A cow “mooed” past me.
I laughed. We would make light of such exaggerated notions later that day. In fact, everything was plausible, but so is stepping on a Rattlesnake or getting stung by a scorpion back at home.
The waning gibbous moon provided enough light to see most of what I was doing, like shoveling sand and clearing a departure path. I secured the forward hubs, engaged four-low and the rear differential lock; all should be good now. Oh yeah, I need to get out of first gear.
Moving into first gear was not a problem until we received the replacement truck from the car hire several days back. This one, a Toyota, was more sensitive and both Peter and I (moreso me) would stall a number of times.
Repeated attempts and shoveling found the vehicle’s bumper flush with the ground. I was digging myself deeper and deeper into the trap.
“Peter. You enjoying your sleeping safari?” I asked after a kilometer-long bush walk guided by my GPS. Fortunately for me, I plotted the location of the lodge earlier the previous day.
Peter grunted.
“Would you like to hear some exciting news? … I got stuck in the sand.”
“How bad?” Peter was more awake.
I reluctantly admitted, “Bad enough I hiked here to get help.”
Excavating a path was no longer an option. The vehicle needed to be brought back to level. Peter jacked the vehicle; I replaced the sand under and around the tire.

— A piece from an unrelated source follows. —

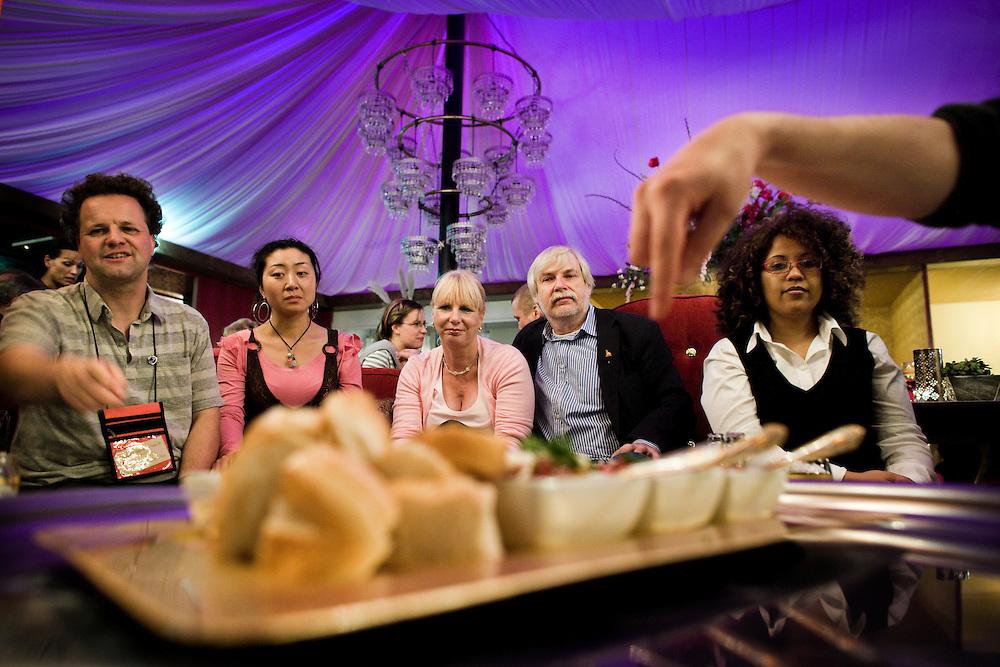 Nederland. Rotterdam, 12 oktober 2007.<br /> De Grote Oversteek, deelnemers in restaurant Obba aan de Hillelaan. Uitleg over de hapjes.<br /> Op vrijdag 12 en zaterdag 13 oktober 2007 vindt op Rotterdam-Zuid de Grote Oversteek plaats. Noord ontmoet Zuid en Zuid ontvangt Noord. Rotterdam Zuid is bij veel Rotterdammers van de noordkant onbekend terrein. Een select gezelschap van Noordelingen krijgt de kans om &eacute;&eacute;n nacht te logeren bij Rotterdammers op Zuid. Zij zullen het zuidelijk deel van de stad heel intens en op de huid beleven. Gastheren en -vrouwen trekken met hen Zuid in en laten hen hun woonomgeving en favoriete plekken beleven.<br /> Voor dit project zijn gastgezinnen gezocht in Charlois, Feijenoord en IJsselmonde, die graag hun Zuid willen laten zien. Die &eacute;&eacute;nmalig hun huis, hart en haard willen openstellen voor een logee uit Noord. <br /> Vanaf 19.00 uur gaan logeerder en gastgezin op ontdekkingstocht langs &lsquo;lekkere&rsquo; plekken op Zuid. Op tenminste drie verschillende eetplekken staat een gerecht klaar. Daarna nemen de gastheren en &ndash;vrouwen hun logee mee naar huis om te verhalen, slapen en de volgende dag samen te ontbijten.<br /> Foto Martijn Beekman <br /> NIET VOOR TROUW, AD, TELEGRAAF, NRC EN HET PAROOL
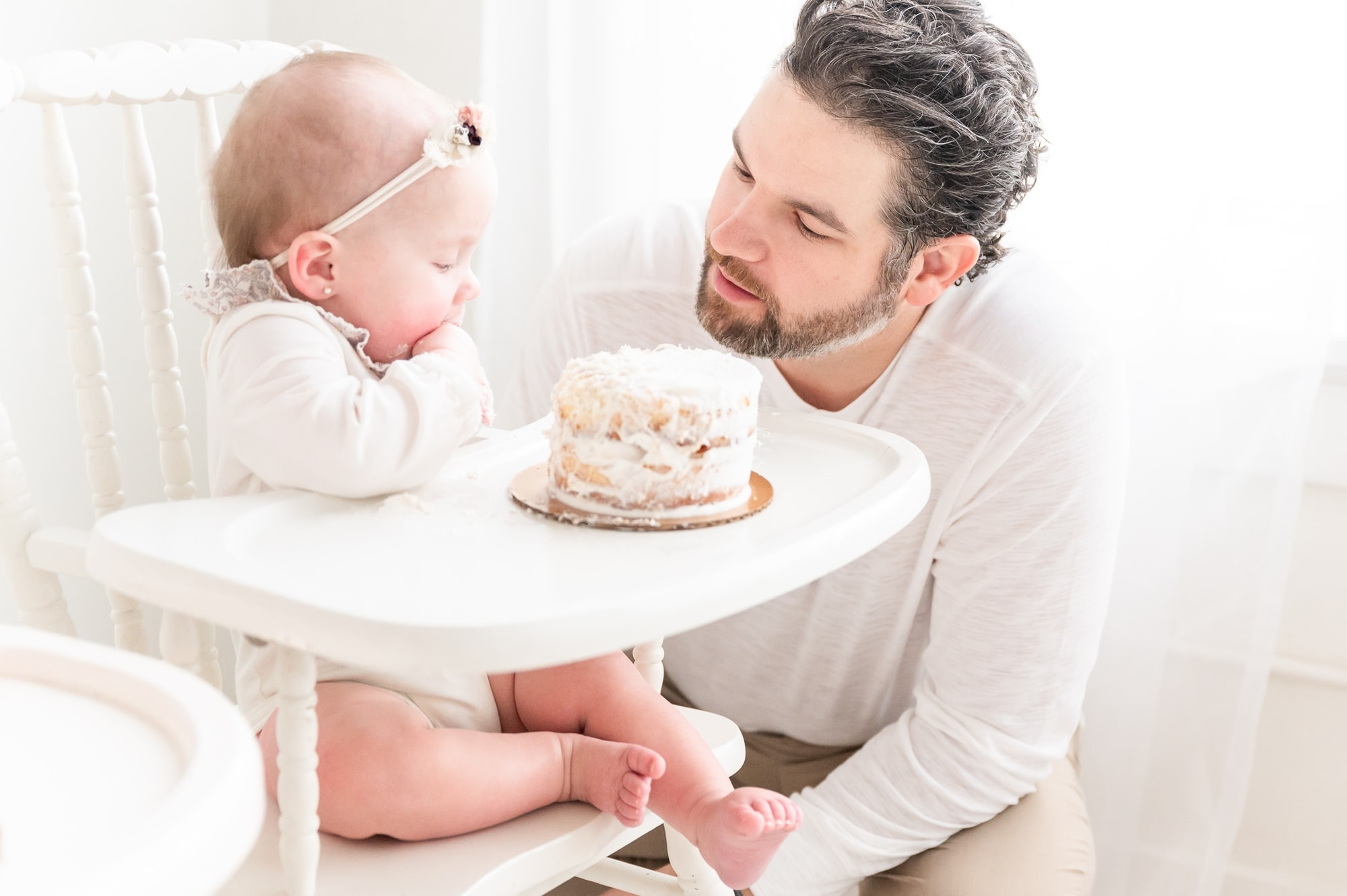 Baby girl easting cake while Dad encourages her during photography session in Dallas studio. Photo by Aimee Hamilton Photography.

This required more than a couple resets until a wood plank could be squeezed beneath the tire as a solid launch platform. By the time we returned to n’Kwanzi, the sun had breached the horizon and a church commitment I made was less than two hours minus departure.

2 comments:

Anonymous said...

Hi from the Kavango!
Well well, first you don't tell me the story and then you put it into public... I told you it was funny!
Eric wanted to buy a cell phone with your money but I told him to think of something else.
I was listening to Stanley today, by the way. If it's not too early (or too late?) it's really nice.
So how's life at home? !NA?
Here everything is !NA.
Love, Theresa
PS: I do look awful on that picture!

Anonymous said...

Hey Frank,

Looks like you are having a good time. This blog thing is really cool. Its sweet to see what you are up to. Stay safe, and I can't wait to visit when I come home.